Mousse (Isabelle Carré) et Louis (Melvil Poupaud) se sont réfugiés dans un appartement. Ils sont jeunes, s’aiment et n’ont pas de souci d’argent mais la drogue a envahi leur vie. Le spectateur, angoissé, assiste à leur terrible déchéance. Un jour c’est l’overdose, Louis meurt mais Mousse survit. Elle apprend à l’hôpital qu’elle est enceinte. Comme toutes les jeunes filles dans cette situation, elle ne sait que faire. La mère de Louis lui dicte la conduite à tenir : « Vous n’allez pas le garder… Ce serait très risqué, pour ce bébé, d’avoir une mère droguée… Nous ne tenons pas, dans la famille, à ce que Louis ait une descendance, dès lors qu’il n’est plus parmi nous». Par réaction, elle décide de garder l’enfant et fuit loin de Paris, dans une maison au Pays basque. De passage Paul (Louis-Ronan Choisy), le frère (adoptif) de Louis, lui rend visite. Que va faire Mousse… ? Il faut vouloir et savoir s’occuper d’un enfant !

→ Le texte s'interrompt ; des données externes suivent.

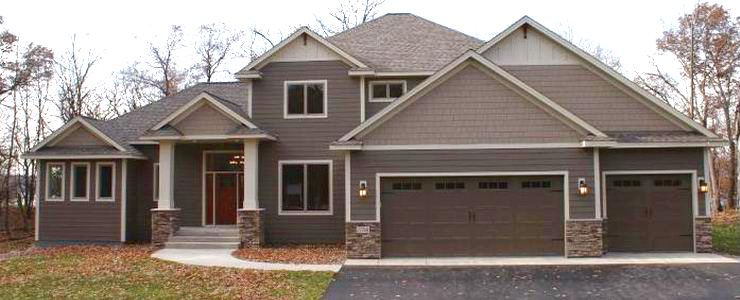 Siding Ideas - J. M. Delaney Lumber Limited - J.M. Delaney ... on House Siding Ideas  id=92150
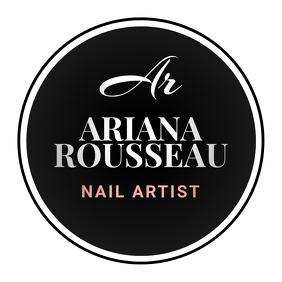 Beauty Fashion Nail Artist Instagram Logo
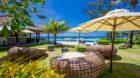 The Shore - Phuket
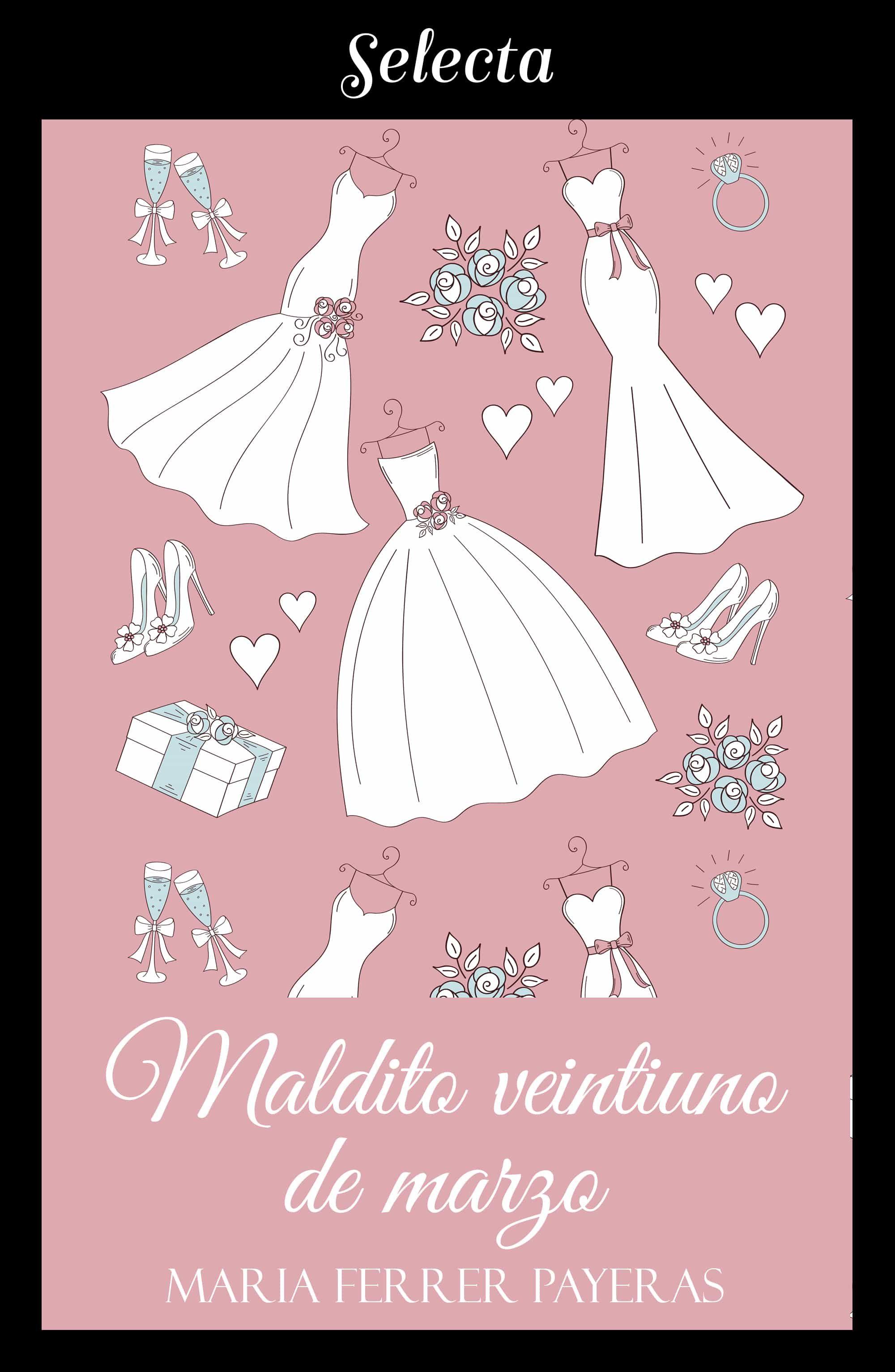 Libro vestido de novia epub gratis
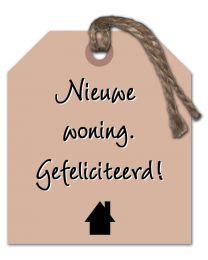 Ella 20 Nieuwe woning. Gefeliciteerd!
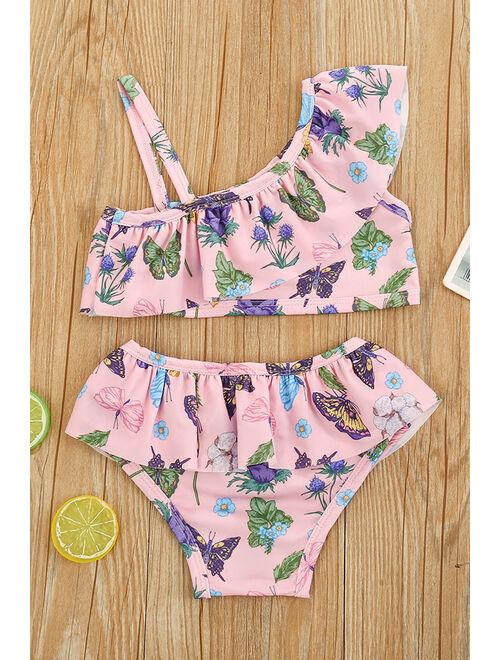 Baby Girls Casual Summer Season Printed Pattern Two Piece Swimwear
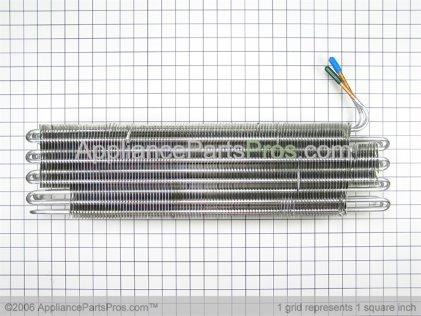 Whirlpool Kit, Evap Replacemen 12001919 from AppliancePartsPros.com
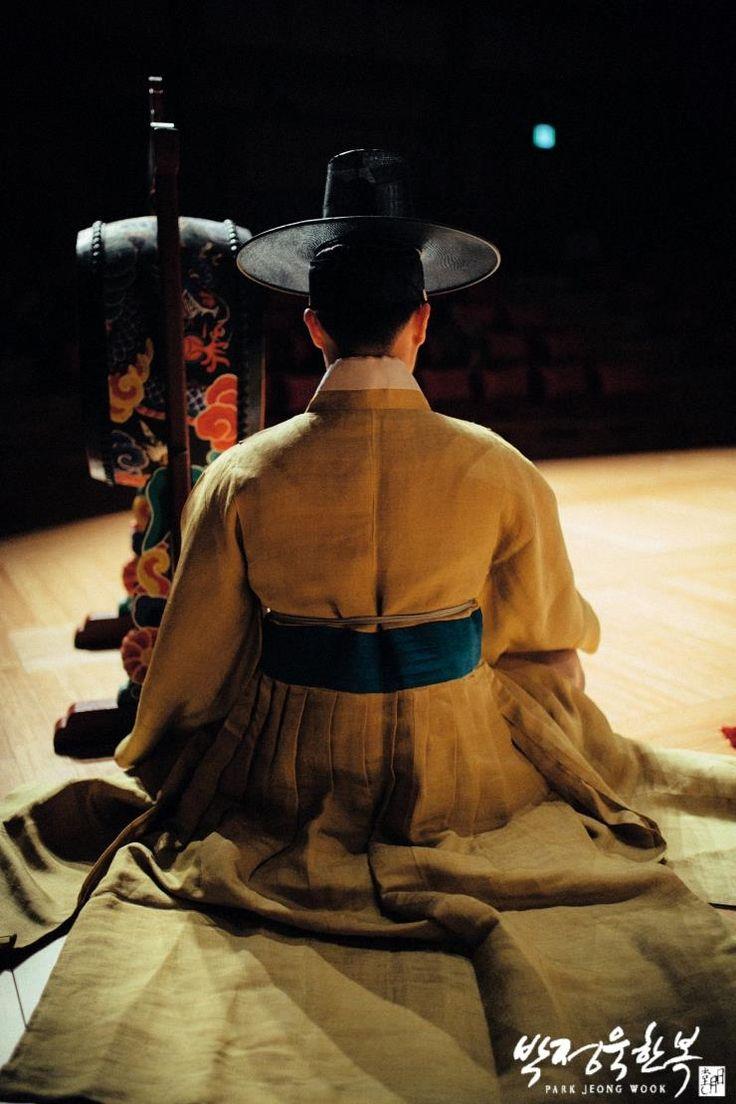 한복 Hanbok : Korean traditional clothes[dress] |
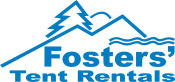 Fosters Tent Rental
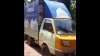 ವಿಟ್ಲ ಬಳಿ ಐಸ್ ಕ್ರೀಂ ವ್ಯಾನ್ ನಲ್ಲಿ ನಡೆಯುತ್ತಿತ್ತು ಅಕ್ರಮ ಗೋಸಾಗಾಟ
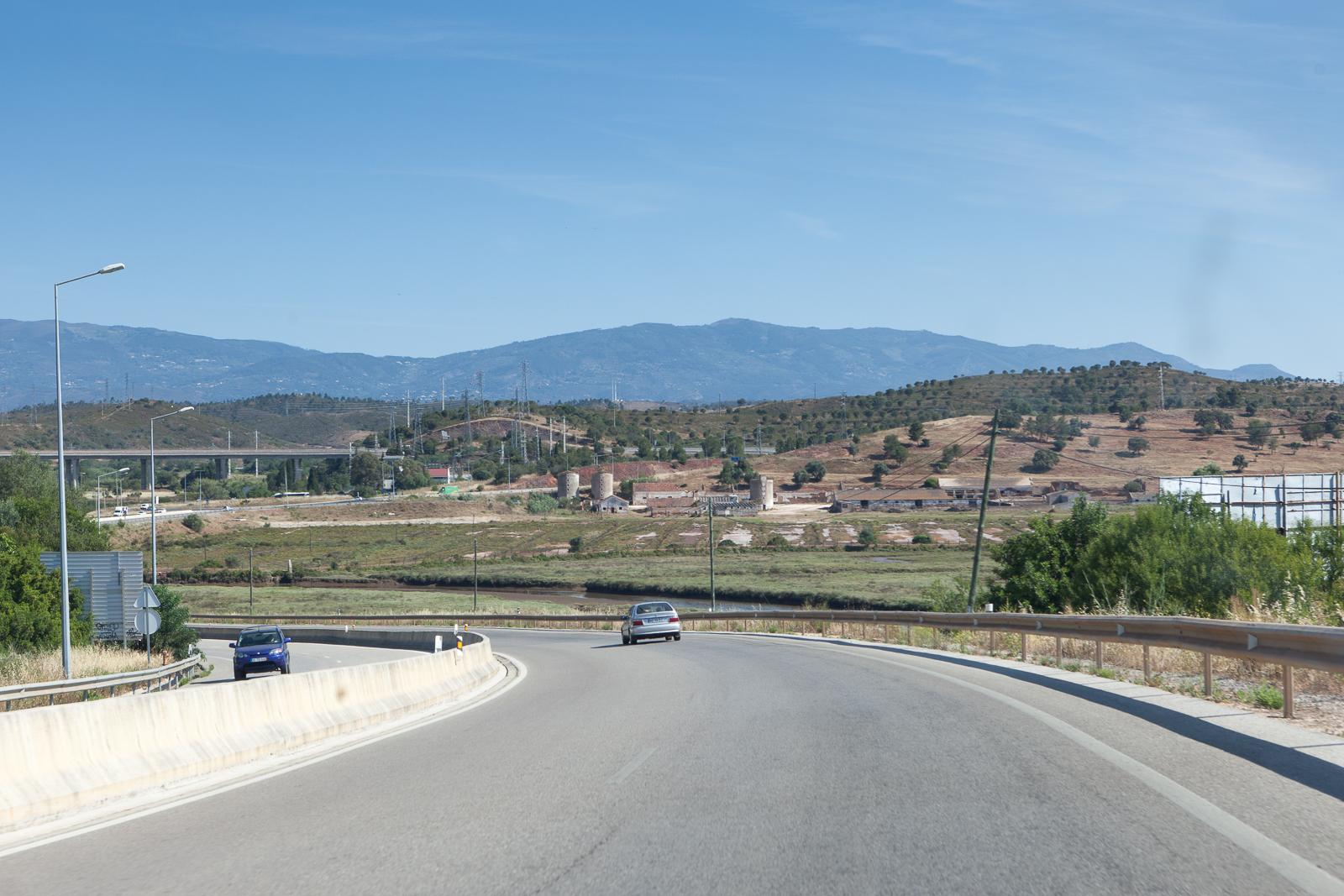 Dag07-Algarve-001-IMG_49496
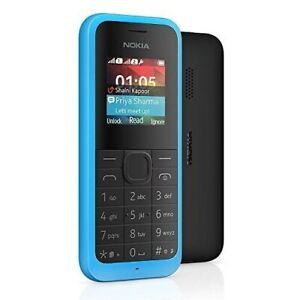 Nokia 105 2015 Mobile Phone Random Color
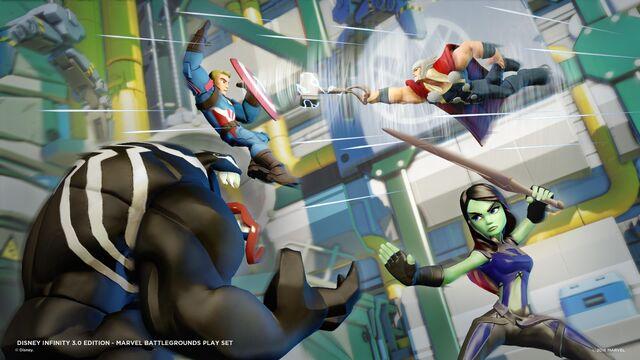 File:Marvel-Battlegrounds 6.jpg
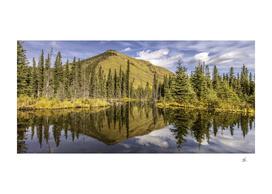 Mountain Reflects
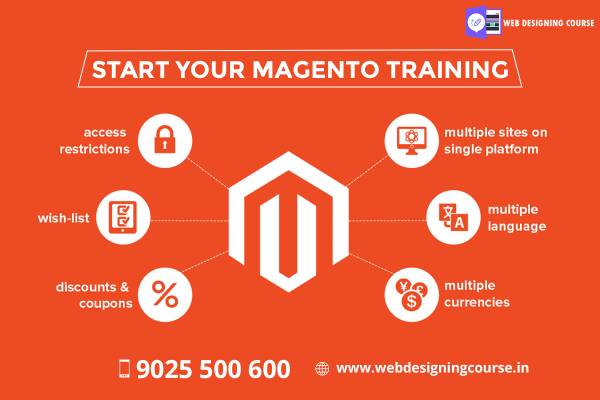 PLACEMENT WITH MAGENTO TRAINING COURSE IN CHENNAI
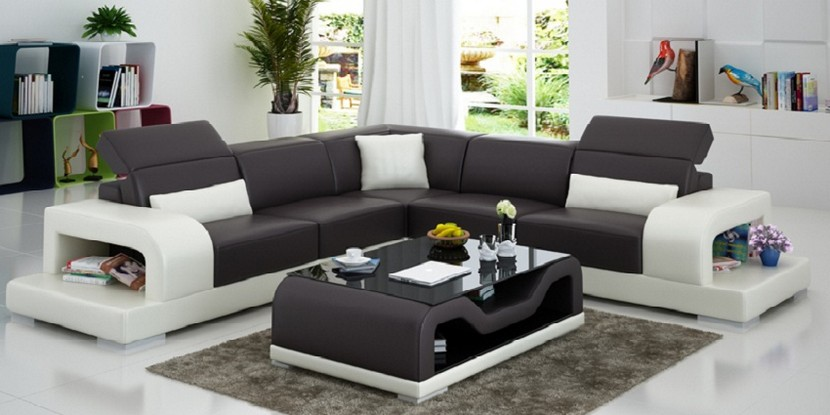 Leather Sofa For Small Living Room
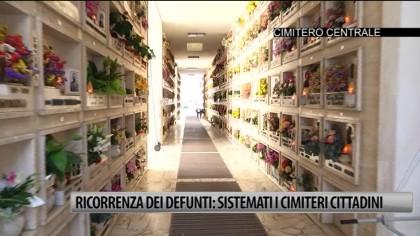 Ricorrenza dei defunti: sistemati i cimiteri fanesi – VIDEO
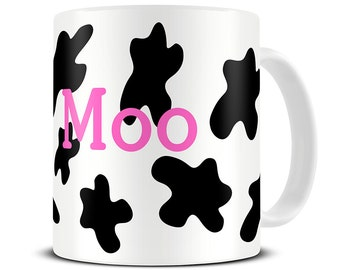 Cow Mug - Personalised Cow Print Coffee Mug - Cow Gifts - MG212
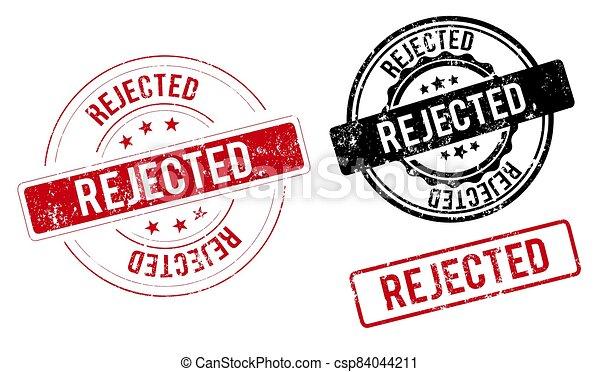 rejected. stamp. red round grunge vintage rejected sign - csp84044211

   Les dialogues sont peu nombreux mais saisissants. La caméra nous met face aux personnages et s’attarde sur leurs hésitations, leurs ambiguïtés, leurs attentes, leurs désirs. La mise en scène sensorielle nous fait vivre les émotions intimes, très fortes et même dérangeantes, des protagonistes. Nous suivons ainsi le parcours initiatique de l’héroïne enceinte dont l’évènement « heureux » est marqué du sceau de la mort du père qui hante tout le film. Il s’agit aussi d’une quête identitaire touchant à la maternité, au deuil ainsi qu’à l’homosexualité en la personne de Paul car celui-ci s’intéresse à Mousse pour mieux s’interroger sur le mystère de ses propres origines et de sa sexualité.

   Les acteurs sont remarquables. Isabelle Carré exprime admirablement l’appréhension de Mousse entre un passé tragique sur lequel elle tait sa souffrance et un avenir incertain qu’elle veut hors de toute influence. Louis-Ronan Choisy est attachant dans le personnage de Paul qui n’arrive pas à définir sa propre identité.

   C’est un film très profond et d’une très grande sensibilité. Il est à l’image de son réalisateur qui, une fois de plus déclenche la controverse.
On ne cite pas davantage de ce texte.